# Data:
★ ★ ★ ★

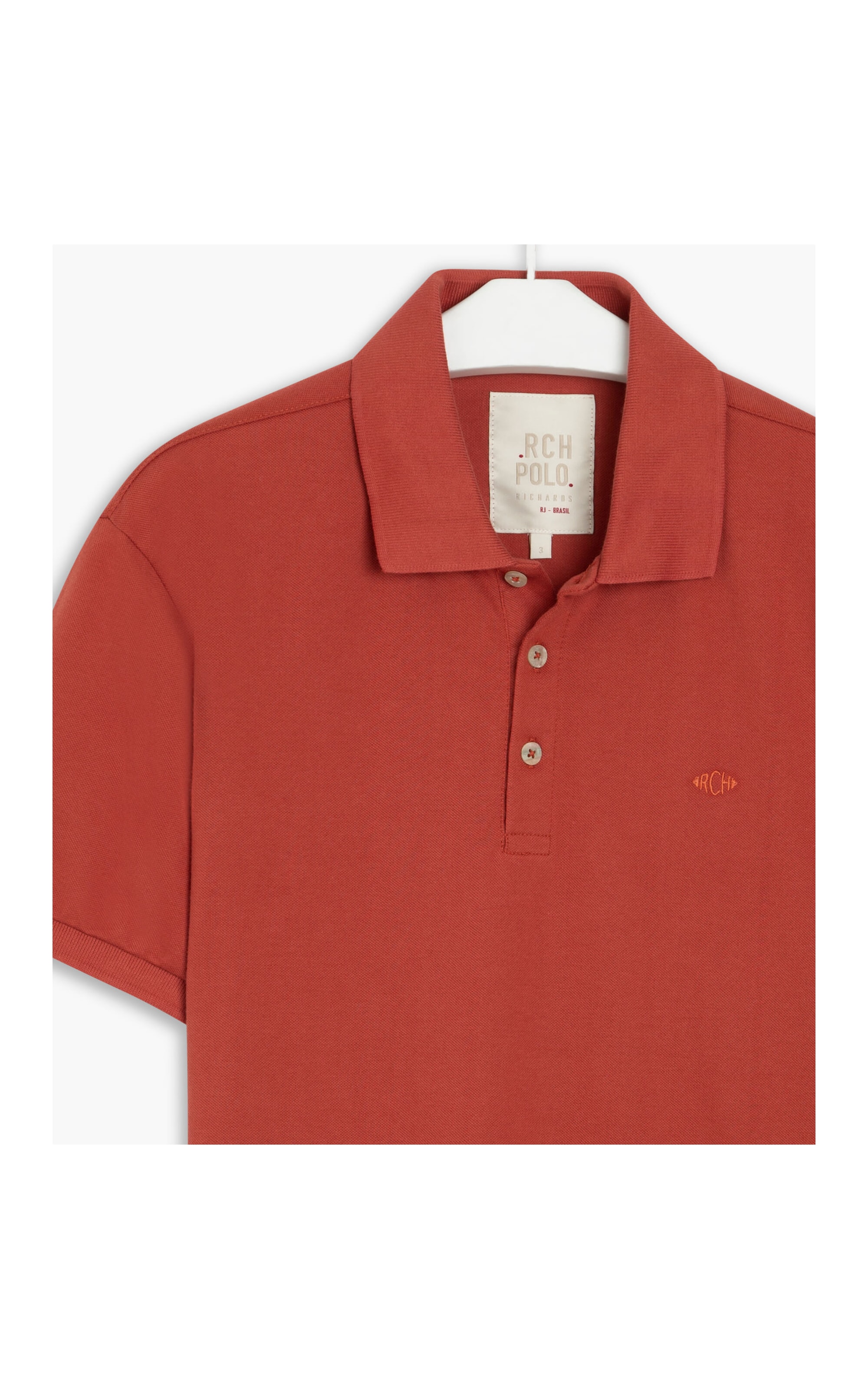 Polo Piquet Lisa Mc Beige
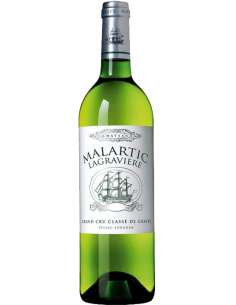 Château MALARTIC LAGRAVIERE - 0.75 L 2018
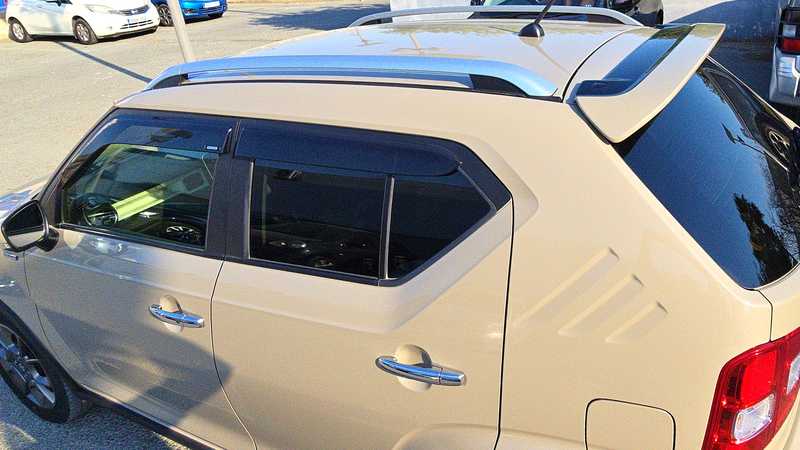 2022 Suzuki Ignis 1,2L 2022 Cyprus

★ ★ ★ ★

# Required work:
Every line above goes into your copy exactly; no images go in.

# Your solution:
 Polo Piquet Lisa Mc Beige
 Château MALARTIC LAGRAVIERE - 0.75 L 2018
 2022 Suzuki Ignis 1,2L 2022 Cyprus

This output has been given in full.